Saisi en octobre, le tribunal de Paris avait ordonné le blocage complet du site. "Le tribunal a estimé que le ton employé, les mots utilisés sur le site constituaient un trouble pour les policiers d’autant plus que certaines données personnelles étaient révélées. Le site a donc été jugé illicite en raison des propos diffamatoires et injurieux utilisés pour qualifier les policiers", résume Me Eolas contacté par Europe1.fr.
"Nous ne luttons pas contre les flics"
L’affaire semblait close, c’était sans compter la détermination des fondateurs de Copwatch. Le 24 janvier dernier, le groupe composé d’anonymes a publié un communiqué dans lequel il annonçait son retour. "Dorénavant, lorsque l'Etat osera censurer ce site, tel un phœnix il renaîtra. Les référés n'en feront rien. (...) Le ministère de l'Intérieur français a voulu nous interdire. Il a échoué. Aujourd'hui, c'est à nous de lui rendre la donne", assurent les auteurs de Copwatch Nord Ile-de-France.
Ce retour de Copwatch a suscité l’agacement des syndicats de police. Yannick Danio, délégué national du syndicat Unité Police, estime sur Europe1.fr que ce site porte atteinte à la vie privée des fonctionnaires. "Nous sommes victimes d’un système de communication et de manipulation. Ce site porte atteinte aux policiers, à notre métier difficile. Nous sommes de plus en plus exposés", témoigne le syndicaliste.
Si les fondateurs du site reconnaissent dévoiler l’identité des policiers ils assurent que c’est pour s’attaquer à une cause plus large. "Nous ne luttons pas contre les flics, mais contre l'institution qu'ils incarnent.
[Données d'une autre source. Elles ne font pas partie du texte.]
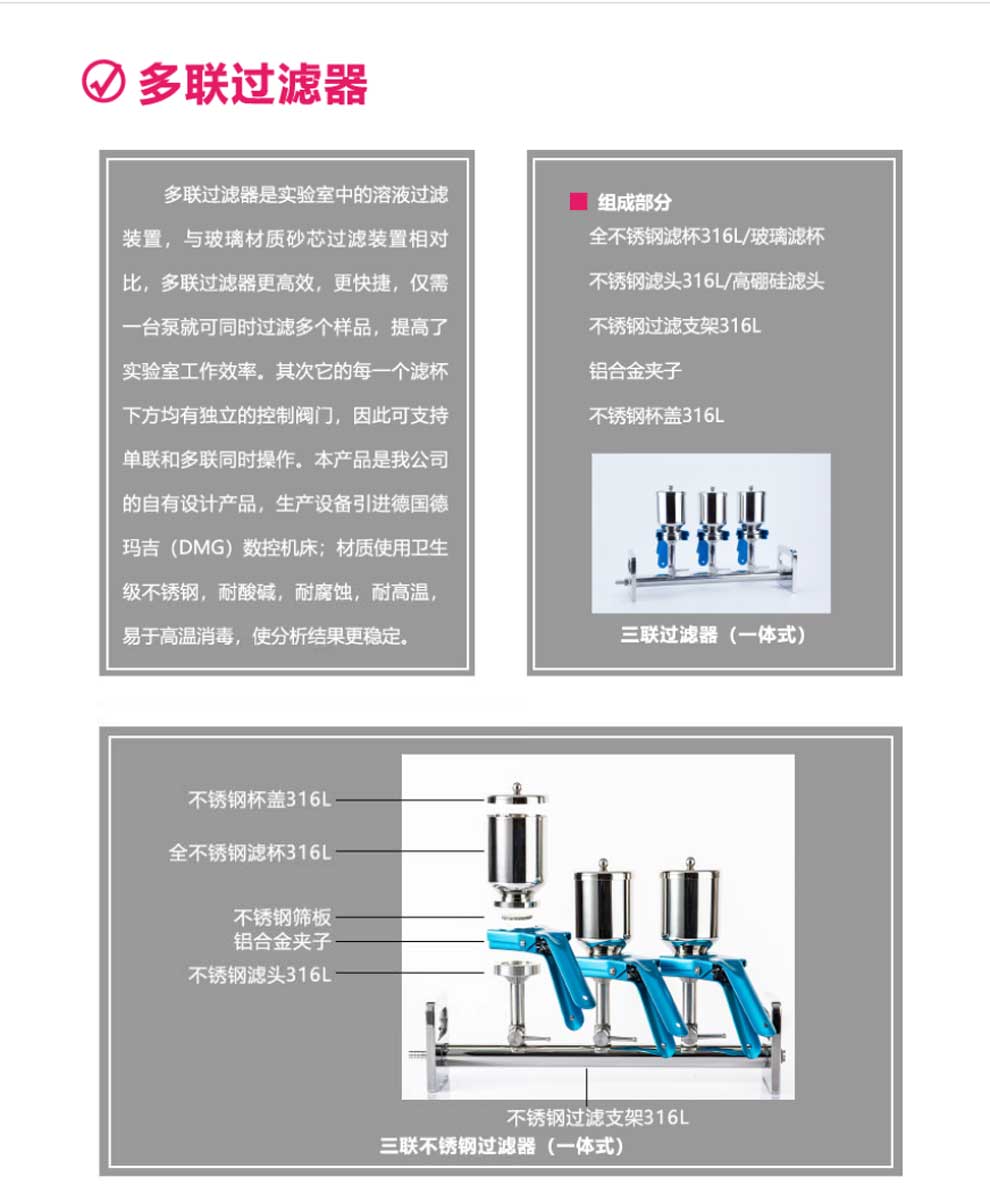 多联过滤器

多联过滤器是实验室中的溶液过滤装置，与玻璃材质砂芯过滤装置相对比，多联过滤器更高效，更快捷，仅需一台泵就可同时过滤多个样品，提高了实验室工作效率。其次它的每一个滤杯下方均有独立的控制阀门，因此可支持单联和多联同时操作。本产品是我公司的自有设计产品，生产设备引进德国德玛吉（DMG）数控机床；材质使用卫生级不锈钢，耐酸碱，耐腐蚀，耐高温，易于高温消毒，使分析结果更稳定。

组成部分
全不锈钢滤杯316L/玻璃滤杯
不锈钢滤头316L/高硼硅滤头
不锈钢过滤支架316L
铝合金夹子
不锈钢杯盖316L

三联过滤器（一体式）

不锈钢杯盖316L
全不锈钢滤杯316L
不锈钢筛板
铝合金夹子
不锈钢滤头316L
不锈钢过滤支架316L
三联不锈钢过滤器（一体式）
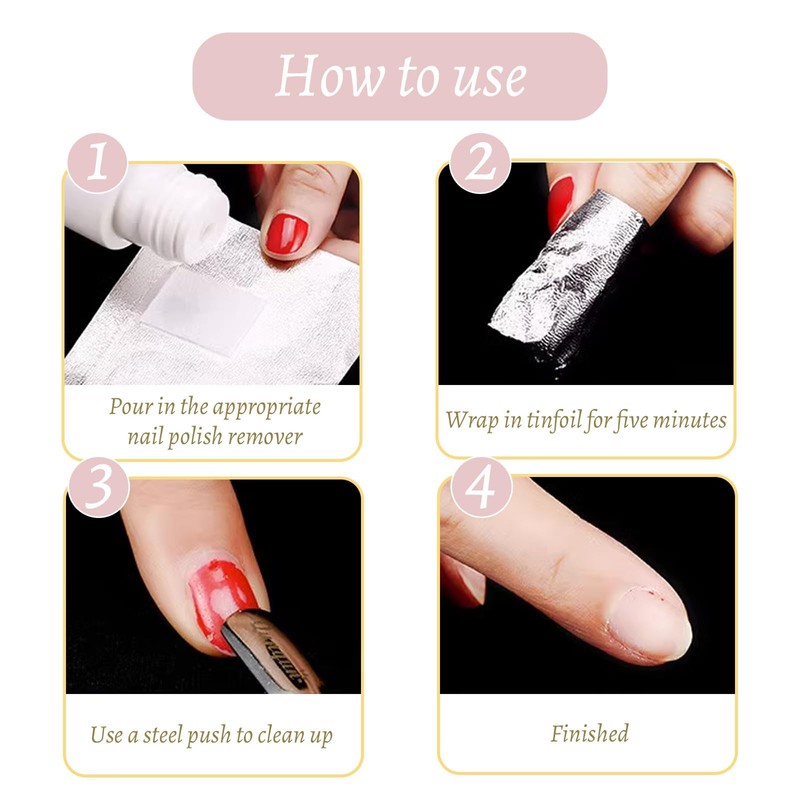 How to use

1

Pour in the appropriate nail polish remover

2

Wrap in tinfoil for five minutes

3

Use a steel push to clean up

4

Finished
Les flics ne sont que les exécutants, ceux qu'on paie pour accomplir les basses œuvres. Et ils le font très bien", commentent par mail les fondateurs du site contactés récemment par Les Inrocks.
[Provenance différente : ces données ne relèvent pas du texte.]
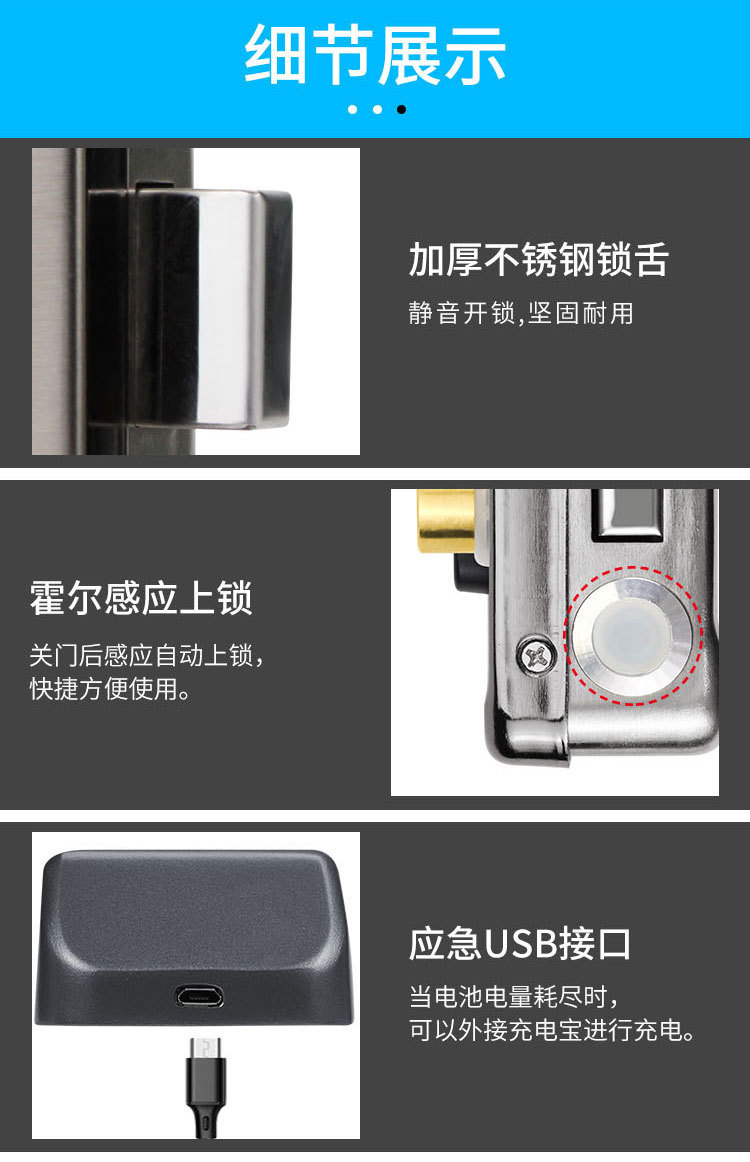 细节展示

加厚不锈钢锁舌

静音开锁,坚固耐用

霍尔感应上锁

关门后感应自动上锁，快捷方便使用。

应急USB接口

当电池电量耗尽时，可以外接充电宝进行充电。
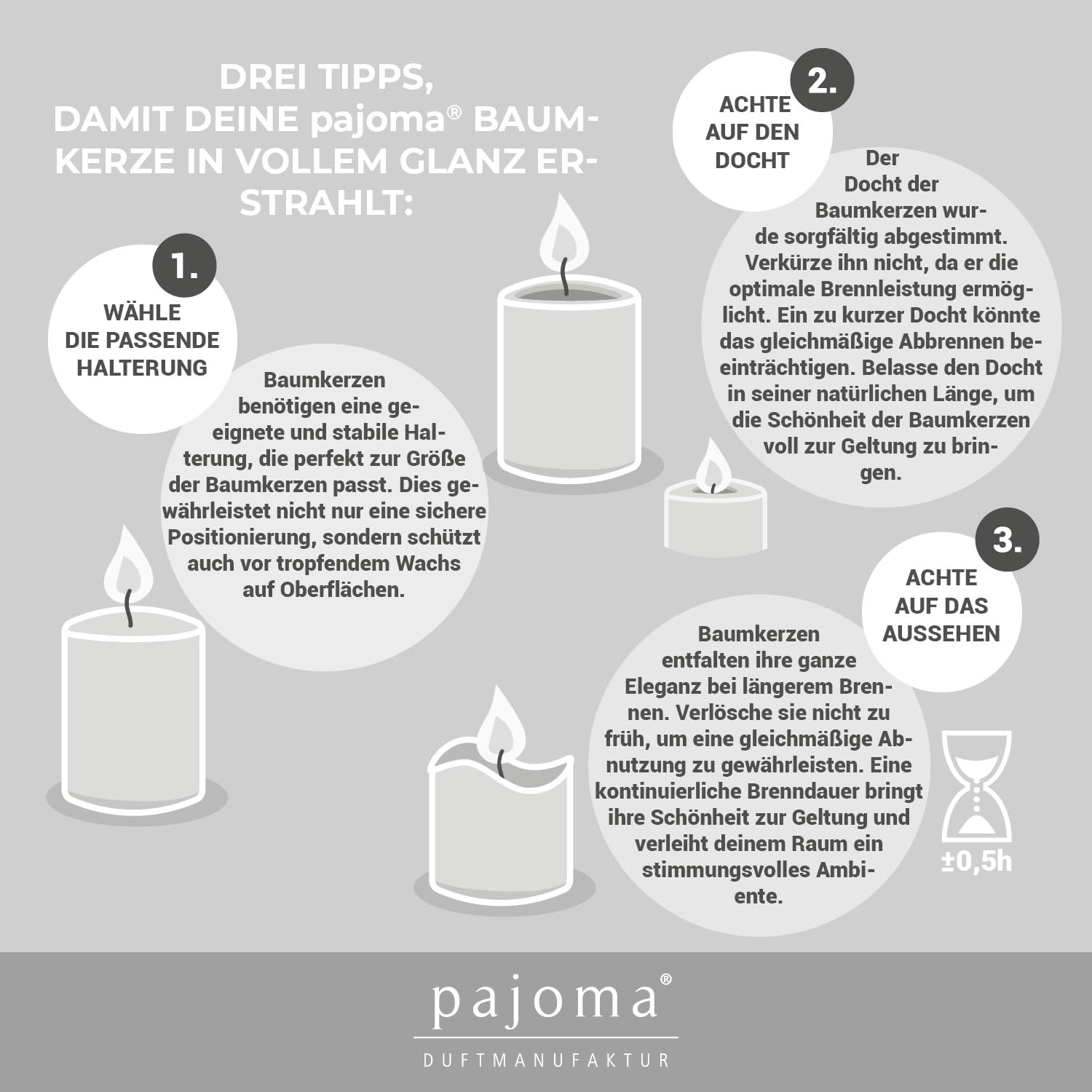 DREI TIPPS, DAMIT DEINE pajoma® BAUMKERZE IN VOLLEM GLANZ ERSTRAHLT:

1.

WÄHLE DIE PASSENDE HALTERUNG

Baumkerzen benötigen eine geeignete und stabile Halterung, die perfekt zur Größe der Baumkerzen passt. Dies gewährleistet nicht nur eine sichere Positionierung, sondern schützt auch vor tropfendem Wachs auf Oberflächen.

2.

ACHTE AUF DEN DOCHT

Der Docht der Baumkerzen wurde sorgfältig abgestimmt. Verkürze ihn nicht, da er die optimale Brennleistung ermöglicht. Ein zu kurzer Docht könnte das gleichmäßige Abbrennen beeinträchtigen. Belasse den Docht in seiner natürlichen Länge, um die Schönheit der Baumkerzen voll zur Geltung zu bringen.

3.

ACHTE AUF DAS AUSSEHEN

Baumkerzen entfalten ihre ganze Eleganz bei längerem Brennen. Verlösche sie nicht zu früh, um eine gleichmäßige Abnutzung zu gewährleisten. Eine kontinuierliche Brenndauer bringt ihre Schönheit zur Geltung und verleiht deinem Raum ein stimmungsvolles Ambiente.

±0,5h

pajoma®

DUFTMANUFAKTUR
Les fournisseurs d’accès alertés
Mais pour Yannick Danio, la police est l’une des instances les plus surveillées en France. Même son de cloche du côté de Denis Jacob, du syndicat de police Alliance. "Près de sept institutions sont chargées de surveiller la police. Nous avons même une instance en interne chargée de contrôler la pratique des fonctionnaires", commente le syndicaliste.
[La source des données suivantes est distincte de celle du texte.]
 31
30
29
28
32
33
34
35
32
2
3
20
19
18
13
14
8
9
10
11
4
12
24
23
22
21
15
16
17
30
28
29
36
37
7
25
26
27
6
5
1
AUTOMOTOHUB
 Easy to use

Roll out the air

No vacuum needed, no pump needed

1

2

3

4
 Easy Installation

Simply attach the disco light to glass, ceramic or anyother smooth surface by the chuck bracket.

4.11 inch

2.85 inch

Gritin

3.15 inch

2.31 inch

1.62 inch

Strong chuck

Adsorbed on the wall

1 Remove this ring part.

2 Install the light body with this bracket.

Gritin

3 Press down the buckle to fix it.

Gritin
"Nous ne sommes pas à l’abri de personnes qui commettent des actes répréhensibles, mais il y a la justice pour condamner tout débordement. Les fondateurs de Coptwatch préfèrent se cacher derrière leur anonymat plutôt que d’engager des poursuites en justice", accuse ainsi Denis Jacob.
A l’instar de Claude Guéant, le syndicat Alliance a décidé d’engager des poursuites judiciaires contre le site. De son côté, le porte-parole de la place Beauveau, Pierre-Henry Brandet, a dit avoir "pris contact avec les fournisseurs d'accès pour voir comment, sur la base de la décision rendue par la justice en octobre, nous pouvions faire bloquer l'accès à cette nouvelle adresse".
5 ans de prison encourue
Contacté par Europe1.fr, Me Eolas explique que cette nouvelle action en justice devrait avoir les mêmes effets que celle prononcée en octobre dernier. "Le jugement prononcé en octobre dernier devrait faire jurisprudence".
Les fondateurs du site risquent jusqu’à 5 ans de prison et 300.000 euros d’amende pour "diffusion, sans autorisation préalable, de fichiers personnels". Me Eolas précise toutefois que l’identité des fonctionnaires de police n’est pas tenue au secret. "Il n’est pas illicite de prendre en photo des policiers dans l’exercice de leur fonction. La loi ne leur donne aucune protection sur leur identité tant qu’il n’y a pas d’atteinte à la vie privée", précise l’avocat.
Les fondateurs du site se défendent d’ailleurs de toute atteinte à la vie privée et assurent que certaines photos ont été prises sur les pages Facebook des policiers. Depuis 2010, plusieurs tracts ont d’ailleurs été distribués aux fonctionnaires pour les inviter à plus de dicrétion sur les réseaux sociaux. Le représentant Denis Jacob regrette que ces directives ne soient pas davantage respectées.